Asosiasi Pengusaha Indonesia (Apindo) menyebutkan mayoritas pelaku usaha mikro, kecil, dan menengah (UKM) masih kesulitan mengakses permodalan. Tercatat, sebanyak 61,88% pelaku UKM menilai tidak mudah untuk mengakses pinjaman untuk keperluan bisnis.
Shinta Widjaja Kamdani, Ketua Umum Apindo menuturkan kendala tersebut membuat bisnis UKM masih belum bisa memberikan lompatan yang berarti bagi perekonomian nasional pada tahun 2024. Dengan begitu, perlu adanya kemudahan dalam pembiayaan modal kerja usaha kerakyatan.
BACA JUGA: Kolaborasi Kemenkop UKM X MCorp Dorong CI-EL di ASEAN
“Terkait UKM sebagai tulang punggung perekonomian, diprediksikan belum akan ada lompatan yang berarti dari UKM di tahun depan. Hal ini berdasarkan hasil survei kami, di mana 45,75% UKM tidak berencana melakukan ekspansi bisnis dalam lima tahun ke depan,” kaya Shinta melalui keterangannya, Jumat (22/12/2023).
Masalah yang dihadapi UKM tidak hanya berhenti di situ, sebanyak 55,85% mengalami keterbatasan modal untuk mempertahankan bisnis. Kemudian diperburuk dengan persaingan yang sangat tinggi dan dikeluhkan sebanyak 22,96% pelaku usaha.
BACA JUGA: Dongkrak UKM, Debitur KUR Baru dari BRI Capai 1,44 Juta Usaha
Dari sisi peluang pasar juga masih terbatas dengan dikeluhkan sebanyak 11,92% pelaku UKM. Shinta menilai tantangan lain adalah perihal sistem Online Single Submission Risk Based Approach (OSS-RBA) masih menyulitkan dan belum maksimal.
“Hal ini disebabkan kurangnya komitmen dari Kementerian dan Lembaga terkait, minimnya sinergi platform teknologi informasi, ketidaksiapan sumber daya manusia (SDM) dan koordinasi dengan pemerintah daerah,” ujarnya.
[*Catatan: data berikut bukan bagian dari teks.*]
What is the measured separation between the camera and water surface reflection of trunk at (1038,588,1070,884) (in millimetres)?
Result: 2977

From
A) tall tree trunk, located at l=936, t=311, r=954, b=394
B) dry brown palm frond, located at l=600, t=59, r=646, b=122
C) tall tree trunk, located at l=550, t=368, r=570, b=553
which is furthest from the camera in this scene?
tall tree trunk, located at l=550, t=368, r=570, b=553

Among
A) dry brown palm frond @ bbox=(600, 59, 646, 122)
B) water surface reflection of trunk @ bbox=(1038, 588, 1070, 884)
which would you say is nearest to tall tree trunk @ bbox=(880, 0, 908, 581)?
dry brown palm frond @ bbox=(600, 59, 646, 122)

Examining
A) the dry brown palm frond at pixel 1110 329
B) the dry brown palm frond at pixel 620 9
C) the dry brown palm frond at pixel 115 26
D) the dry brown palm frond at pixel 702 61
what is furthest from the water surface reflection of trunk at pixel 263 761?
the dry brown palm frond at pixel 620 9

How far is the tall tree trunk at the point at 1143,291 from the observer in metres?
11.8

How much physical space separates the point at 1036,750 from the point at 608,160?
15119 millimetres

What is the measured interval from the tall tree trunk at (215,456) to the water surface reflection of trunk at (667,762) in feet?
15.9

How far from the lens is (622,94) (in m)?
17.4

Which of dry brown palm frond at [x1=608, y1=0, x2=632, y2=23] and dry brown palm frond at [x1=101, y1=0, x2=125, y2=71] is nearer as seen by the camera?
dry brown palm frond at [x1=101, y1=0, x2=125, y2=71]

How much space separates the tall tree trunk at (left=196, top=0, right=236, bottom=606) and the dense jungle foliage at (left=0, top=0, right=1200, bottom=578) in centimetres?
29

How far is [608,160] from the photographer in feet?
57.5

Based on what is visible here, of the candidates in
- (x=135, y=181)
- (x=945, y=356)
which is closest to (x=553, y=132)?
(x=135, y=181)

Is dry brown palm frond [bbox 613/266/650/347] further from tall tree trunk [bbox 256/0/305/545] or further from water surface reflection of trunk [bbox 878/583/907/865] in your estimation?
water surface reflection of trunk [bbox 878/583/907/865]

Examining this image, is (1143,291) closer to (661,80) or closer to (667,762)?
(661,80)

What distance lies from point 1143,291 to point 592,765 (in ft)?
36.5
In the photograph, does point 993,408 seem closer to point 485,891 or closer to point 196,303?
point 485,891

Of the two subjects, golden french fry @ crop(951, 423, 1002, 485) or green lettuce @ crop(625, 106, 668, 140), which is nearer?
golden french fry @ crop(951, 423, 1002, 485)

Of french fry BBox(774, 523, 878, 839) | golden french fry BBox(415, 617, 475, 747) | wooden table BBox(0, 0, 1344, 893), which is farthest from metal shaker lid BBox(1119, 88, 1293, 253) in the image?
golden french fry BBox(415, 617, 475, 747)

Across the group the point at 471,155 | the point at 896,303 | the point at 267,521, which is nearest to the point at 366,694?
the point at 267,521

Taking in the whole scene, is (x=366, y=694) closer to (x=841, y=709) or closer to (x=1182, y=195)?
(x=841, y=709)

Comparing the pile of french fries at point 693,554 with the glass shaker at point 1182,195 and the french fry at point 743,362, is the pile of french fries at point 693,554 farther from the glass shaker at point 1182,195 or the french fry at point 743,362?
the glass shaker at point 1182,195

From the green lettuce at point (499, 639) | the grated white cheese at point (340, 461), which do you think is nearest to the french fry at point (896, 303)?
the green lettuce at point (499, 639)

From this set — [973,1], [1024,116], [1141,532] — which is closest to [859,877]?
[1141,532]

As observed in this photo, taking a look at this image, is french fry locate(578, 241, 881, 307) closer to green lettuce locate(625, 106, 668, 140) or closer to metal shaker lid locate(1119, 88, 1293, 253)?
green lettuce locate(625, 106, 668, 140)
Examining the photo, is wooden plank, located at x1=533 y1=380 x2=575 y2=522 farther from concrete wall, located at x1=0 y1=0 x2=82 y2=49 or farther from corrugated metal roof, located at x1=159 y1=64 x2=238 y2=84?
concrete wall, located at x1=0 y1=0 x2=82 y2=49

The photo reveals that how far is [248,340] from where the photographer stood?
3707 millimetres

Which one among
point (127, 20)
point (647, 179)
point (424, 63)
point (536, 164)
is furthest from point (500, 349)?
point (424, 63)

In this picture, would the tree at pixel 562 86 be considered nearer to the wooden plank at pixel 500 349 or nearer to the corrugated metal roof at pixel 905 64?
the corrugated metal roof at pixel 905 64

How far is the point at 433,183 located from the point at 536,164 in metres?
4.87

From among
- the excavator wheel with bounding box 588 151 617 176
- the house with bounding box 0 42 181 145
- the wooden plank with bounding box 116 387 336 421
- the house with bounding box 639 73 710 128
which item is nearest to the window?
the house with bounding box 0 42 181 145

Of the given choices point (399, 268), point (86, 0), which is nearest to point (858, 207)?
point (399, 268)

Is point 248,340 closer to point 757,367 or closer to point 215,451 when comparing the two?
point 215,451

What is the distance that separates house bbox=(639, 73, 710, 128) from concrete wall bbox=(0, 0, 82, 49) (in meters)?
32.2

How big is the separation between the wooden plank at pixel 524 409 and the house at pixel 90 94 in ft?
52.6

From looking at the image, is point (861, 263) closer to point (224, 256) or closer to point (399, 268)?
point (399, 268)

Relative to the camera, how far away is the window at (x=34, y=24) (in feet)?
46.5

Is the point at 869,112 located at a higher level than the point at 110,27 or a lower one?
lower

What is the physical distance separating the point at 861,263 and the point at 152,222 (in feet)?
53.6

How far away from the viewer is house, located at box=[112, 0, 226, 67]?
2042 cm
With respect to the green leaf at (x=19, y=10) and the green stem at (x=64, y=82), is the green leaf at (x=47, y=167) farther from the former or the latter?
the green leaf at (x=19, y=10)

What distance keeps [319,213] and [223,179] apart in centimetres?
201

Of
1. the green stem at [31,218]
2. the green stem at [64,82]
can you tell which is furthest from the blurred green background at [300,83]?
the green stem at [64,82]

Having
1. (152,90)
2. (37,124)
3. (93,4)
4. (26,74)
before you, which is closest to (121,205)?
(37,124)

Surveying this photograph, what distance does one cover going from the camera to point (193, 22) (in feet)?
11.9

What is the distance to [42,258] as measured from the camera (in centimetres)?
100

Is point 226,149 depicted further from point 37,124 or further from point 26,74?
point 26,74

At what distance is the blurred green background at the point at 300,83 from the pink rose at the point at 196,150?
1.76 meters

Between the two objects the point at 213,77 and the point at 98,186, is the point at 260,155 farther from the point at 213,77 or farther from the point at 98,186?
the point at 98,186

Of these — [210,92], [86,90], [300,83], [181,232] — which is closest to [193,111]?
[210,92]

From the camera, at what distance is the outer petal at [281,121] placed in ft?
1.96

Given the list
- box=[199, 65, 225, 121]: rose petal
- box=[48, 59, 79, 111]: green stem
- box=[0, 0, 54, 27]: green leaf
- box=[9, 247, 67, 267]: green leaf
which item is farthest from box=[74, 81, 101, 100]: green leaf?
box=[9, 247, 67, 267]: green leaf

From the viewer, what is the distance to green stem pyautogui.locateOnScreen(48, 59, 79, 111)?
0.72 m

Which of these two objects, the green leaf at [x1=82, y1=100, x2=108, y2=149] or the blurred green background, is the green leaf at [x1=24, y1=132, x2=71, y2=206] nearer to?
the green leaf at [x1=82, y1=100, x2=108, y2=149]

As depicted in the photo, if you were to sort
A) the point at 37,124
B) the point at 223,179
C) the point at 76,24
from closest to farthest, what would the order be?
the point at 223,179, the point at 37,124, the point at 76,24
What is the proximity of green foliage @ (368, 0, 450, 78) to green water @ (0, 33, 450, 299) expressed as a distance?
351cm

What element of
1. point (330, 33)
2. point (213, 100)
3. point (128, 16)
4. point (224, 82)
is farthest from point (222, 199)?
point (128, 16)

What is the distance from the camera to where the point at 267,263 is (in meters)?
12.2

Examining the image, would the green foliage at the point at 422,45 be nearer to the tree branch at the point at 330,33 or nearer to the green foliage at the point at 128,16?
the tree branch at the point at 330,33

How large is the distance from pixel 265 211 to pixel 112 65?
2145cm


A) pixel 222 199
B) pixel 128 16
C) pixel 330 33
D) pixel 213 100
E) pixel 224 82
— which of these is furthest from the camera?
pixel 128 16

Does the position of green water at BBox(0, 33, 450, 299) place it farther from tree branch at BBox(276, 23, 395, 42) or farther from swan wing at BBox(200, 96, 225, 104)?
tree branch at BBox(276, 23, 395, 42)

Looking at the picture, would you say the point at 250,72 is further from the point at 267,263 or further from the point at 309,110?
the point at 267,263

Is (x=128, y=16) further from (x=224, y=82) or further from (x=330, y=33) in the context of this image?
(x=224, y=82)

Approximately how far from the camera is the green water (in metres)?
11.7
Di sisi lain, Shinta menyebut regulasi saat ini masih belum konsisten membela dunia usaha. Salah satunya adalah terbitnya peraturan pemerintah pengganti undang-undang atau Perppu mengenai Undang-Undang Cipta Kerja (Ciptaker) yang kemudian disahkan menjadi UU Nomor 6 Tahun 2023 masih belum konsisten dengan UU Nomor 11 tahun 2020 tentang Ciptaker.
“Namun kami melalui dewan pengupahan menghormati kerangka kebijakan sebagai landasan kepastian hukum untuk basis penetapan formula dan indikator upah minimum provinsi (UMP) yang didasarkan pada Peraturan Pemerintah (PP) Nomor 51 tahun 2023,” tuturnya.